*BRIEF*
Omit all pictures. Copy exactly the lines from the line containing "As framed in" to the end of the listing, with both ends included.

— begin SUPPLIED MATERIAL —

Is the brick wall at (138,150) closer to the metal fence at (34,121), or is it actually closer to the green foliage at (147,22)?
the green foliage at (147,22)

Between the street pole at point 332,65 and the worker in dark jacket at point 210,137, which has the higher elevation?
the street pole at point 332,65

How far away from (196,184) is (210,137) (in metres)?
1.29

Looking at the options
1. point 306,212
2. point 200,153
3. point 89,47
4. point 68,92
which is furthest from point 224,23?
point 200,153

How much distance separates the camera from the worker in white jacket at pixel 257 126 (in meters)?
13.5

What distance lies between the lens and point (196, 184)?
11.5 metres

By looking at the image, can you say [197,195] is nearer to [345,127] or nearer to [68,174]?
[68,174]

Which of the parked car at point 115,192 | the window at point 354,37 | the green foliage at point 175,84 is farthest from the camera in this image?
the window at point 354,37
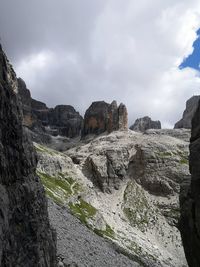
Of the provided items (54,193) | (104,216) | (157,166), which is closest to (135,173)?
(157,166)

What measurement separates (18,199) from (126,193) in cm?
13666

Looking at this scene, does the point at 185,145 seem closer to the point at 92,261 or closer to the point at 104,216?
the point at 104,216

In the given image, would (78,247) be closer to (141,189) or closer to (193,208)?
(193,208)

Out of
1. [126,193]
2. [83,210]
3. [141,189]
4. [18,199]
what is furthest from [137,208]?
[18,199]

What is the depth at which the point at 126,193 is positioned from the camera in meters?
168

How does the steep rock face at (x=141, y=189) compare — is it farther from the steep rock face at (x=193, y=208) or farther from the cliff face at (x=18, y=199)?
the steep rock face at (x=193, y=208)

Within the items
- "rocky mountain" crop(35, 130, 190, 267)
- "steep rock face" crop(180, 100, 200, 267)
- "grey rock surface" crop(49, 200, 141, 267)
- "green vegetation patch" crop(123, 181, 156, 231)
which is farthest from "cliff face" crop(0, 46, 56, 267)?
"green vegetation patch" crop(123, 181, 156, 231)

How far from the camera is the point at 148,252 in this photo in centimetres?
12162

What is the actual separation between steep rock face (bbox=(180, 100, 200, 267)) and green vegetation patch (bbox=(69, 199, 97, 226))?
88.6m

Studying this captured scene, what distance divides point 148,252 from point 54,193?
113 ft

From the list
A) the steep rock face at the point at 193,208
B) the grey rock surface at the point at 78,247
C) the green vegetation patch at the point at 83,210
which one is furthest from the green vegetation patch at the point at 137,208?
the steep rock face at the point at 193,208

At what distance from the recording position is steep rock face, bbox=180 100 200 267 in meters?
33.3

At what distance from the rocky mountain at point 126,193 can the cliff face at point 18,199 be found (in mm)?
54694

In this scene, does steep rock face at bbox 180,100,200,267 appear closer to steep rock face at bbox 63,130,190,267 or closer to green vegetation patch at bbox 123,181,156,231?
steep rock face at bbox 63,130,190,267
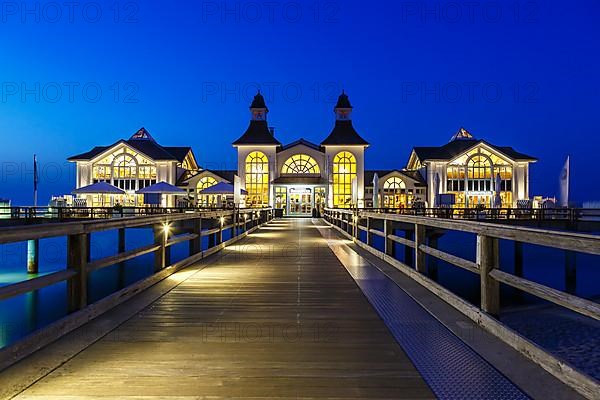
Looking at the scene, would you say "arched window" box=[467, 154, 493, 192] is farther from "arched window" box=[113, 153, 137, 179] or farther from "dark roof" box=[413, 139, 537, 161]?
"arched window" box=[113, 153, 137, 179]

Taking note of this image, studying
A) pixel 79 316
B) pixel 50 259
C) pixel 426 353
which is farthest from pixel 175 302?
pixel 50 259

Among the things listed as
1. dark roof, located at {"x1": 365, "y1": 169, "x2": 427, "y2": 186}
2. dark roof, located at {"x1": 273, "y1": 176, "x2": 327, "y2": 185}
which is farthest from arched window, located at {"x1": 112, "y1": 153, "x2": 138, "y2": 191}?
dark roof, located at {"x1": 365, "y1": 169, "x2": 427, "y2": 186}

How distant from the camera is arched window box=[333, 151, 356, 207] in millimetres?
48562

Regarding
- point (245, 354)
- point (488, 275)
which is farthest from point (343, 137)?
point (245, 354)

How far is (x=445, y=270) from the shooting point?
22.4 meters

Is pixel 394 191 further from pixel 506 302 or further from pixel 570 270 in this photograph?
pixel 506 302

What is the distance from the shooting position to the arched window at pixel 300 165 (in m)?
48.9

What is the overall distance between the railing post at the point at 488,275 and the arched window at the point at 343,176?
43.9 metres

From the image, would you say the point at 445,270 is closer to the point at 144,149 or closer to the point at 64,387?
the point at 64,387

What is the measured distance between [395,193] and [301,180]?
383 inches

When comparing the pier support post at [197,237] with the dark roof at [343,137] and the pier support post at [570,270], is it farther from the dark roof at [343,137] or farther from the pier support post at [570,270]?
the dark roof at [343,137]

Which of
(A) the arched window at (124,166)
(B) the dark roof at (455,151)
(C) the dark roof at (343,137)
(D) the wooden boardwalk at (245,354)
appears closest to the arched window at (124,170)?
(A) the arched window at (124,166)

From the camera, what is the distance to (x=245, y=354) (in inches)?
140

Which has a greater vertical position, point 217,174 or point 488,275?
point 217,174
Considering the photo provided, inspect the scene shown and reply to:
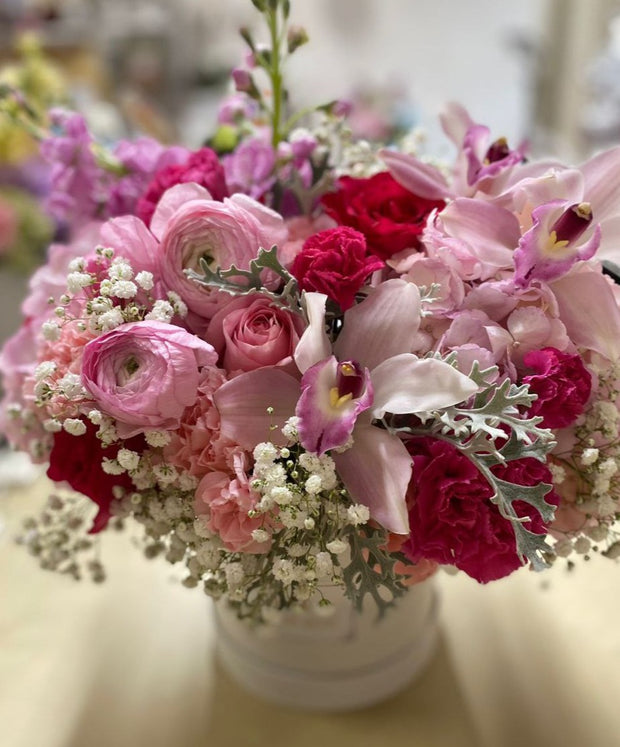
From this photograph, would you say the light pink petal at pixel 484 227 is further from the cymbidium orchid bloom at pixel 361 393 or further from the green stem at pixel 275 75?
the green stem at pixel 275 75

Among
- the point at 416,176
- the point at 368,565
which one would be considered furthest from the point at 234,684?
the point at 416,176

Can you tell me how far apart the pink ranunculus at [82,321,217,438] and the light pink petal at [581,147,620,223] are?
1.07ft

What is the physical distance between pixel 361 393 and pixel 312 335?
0.17ft

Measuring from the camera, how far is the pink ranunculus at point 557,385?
504 mm

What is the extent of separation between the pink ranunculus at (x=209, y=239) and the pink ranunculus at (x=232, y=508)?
0.13 m

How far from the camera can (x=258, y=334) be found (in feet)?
1.75

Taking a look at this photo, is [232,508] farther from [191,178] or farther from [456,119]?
[456,119]

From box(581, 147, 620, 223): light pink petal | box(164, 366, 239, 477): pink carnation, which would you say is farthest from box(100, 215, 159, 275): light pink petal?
box(581, 147, 620, 223): light pink petal

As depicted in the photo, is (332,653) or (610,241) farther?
(332,653)

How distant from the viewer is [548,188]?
0.56 meters

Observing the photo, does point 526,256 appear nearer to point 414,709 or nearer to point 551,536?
point 551,536

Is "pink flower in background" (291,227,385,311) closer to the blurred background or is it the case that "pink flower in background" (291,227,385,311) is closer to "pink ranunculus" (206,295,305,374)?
"pink ranunculus" (206,295,305,374)

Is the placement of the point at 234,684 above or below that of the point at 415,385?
below

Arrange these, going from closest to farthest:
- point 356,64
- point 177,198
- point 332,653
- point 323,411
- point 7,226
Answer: point 323,411
point 177,198
point 332,653
point 7,226
point 356,64
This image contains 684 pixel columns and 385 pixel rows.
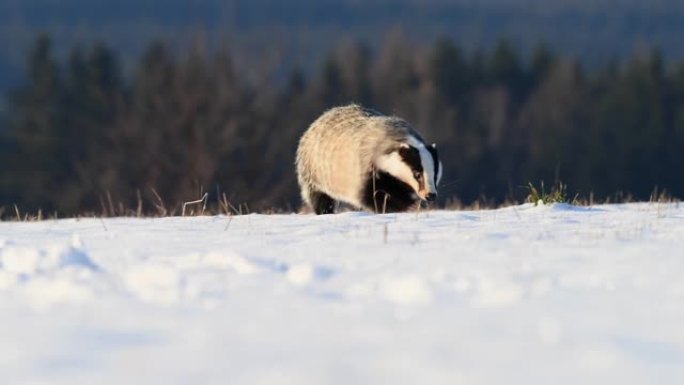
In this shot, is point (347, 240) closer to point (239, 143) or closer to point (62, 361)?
point (62, 361)

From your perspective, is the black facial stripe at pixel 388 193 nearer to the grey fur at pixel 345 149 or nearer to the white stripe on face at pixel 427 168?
the grey fur at pixel 345 149

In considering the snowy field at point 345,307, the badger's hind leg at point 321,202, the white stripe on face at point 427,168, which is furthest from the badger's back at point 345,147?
the snowy field at point 345,307

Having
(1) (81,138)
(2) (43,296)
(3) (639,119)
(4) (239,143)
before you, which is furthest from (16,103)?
(2) (43,296)

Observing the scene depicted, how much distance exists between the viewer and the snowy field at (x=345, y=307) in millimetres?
A: 5219

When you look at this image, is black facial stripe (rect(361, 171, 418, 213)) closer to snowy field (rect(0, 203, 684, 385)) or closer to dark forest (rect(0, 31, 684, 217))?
snowy field (rect(0, 203, 684, 385))

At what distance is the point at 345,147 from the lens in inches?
A: 516

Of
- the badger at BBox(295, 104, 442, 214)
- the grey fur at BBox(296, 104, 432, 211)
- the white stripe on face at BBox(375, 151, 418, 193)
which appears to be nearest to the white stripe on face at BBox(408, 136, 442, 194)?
the badger at BBox(295, 104, 442, 214)

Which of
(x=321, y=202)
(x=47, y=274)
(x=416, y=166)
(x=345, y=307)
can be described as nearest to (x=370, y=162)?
(x=416, y=166)

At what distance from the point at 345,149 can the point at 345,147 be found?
0.07ft

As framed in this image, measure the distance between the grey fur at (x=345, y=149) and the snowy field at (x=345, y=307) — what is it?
14.0 feet

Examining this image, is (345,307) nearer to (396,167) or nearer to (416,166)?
(416,166)

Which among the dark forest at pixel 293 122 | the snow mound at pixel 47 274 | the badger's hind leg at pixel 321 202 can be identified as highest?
the snow mound at pixel 47 274

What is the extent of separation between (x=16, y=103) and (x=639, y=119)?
4178cm

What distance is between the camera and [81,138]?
68.7m
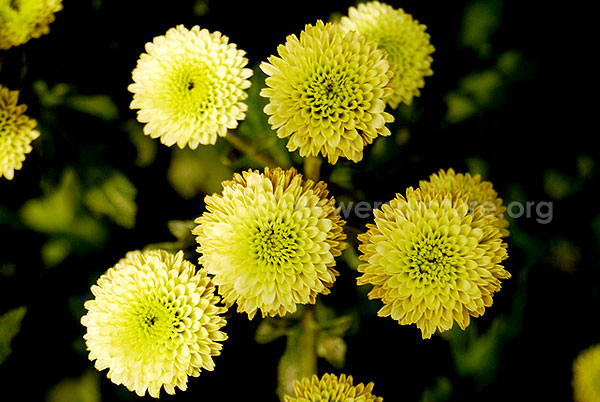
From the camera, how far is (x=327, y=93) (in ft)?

— end SUPPLIED MATERIAL —

*RESULT OF THE TASK*
As framed in this image, measure the distance between the grey fur at (x=345, y=149) and the snowy field at (x=345, y=307) — what is it?
14.0 feet

Examining this image, is (345,307) nearer to (396,167) or nearer to (416,166)?
(416,166)

Which among the dark forest at pixel 293 122 | the snow mound at pixel 47 274 | the badger's hind leg at pixel 321 202 can be identified as highest?
the snow mound at pixel 47 274

What is the extent of separation between (x=16, y=103) and (x=639, y=119)?
4178cm

What distance is between the camera and [81,138]?
68.7m
From the camera, how far is (x=327, y=93) (in ft)?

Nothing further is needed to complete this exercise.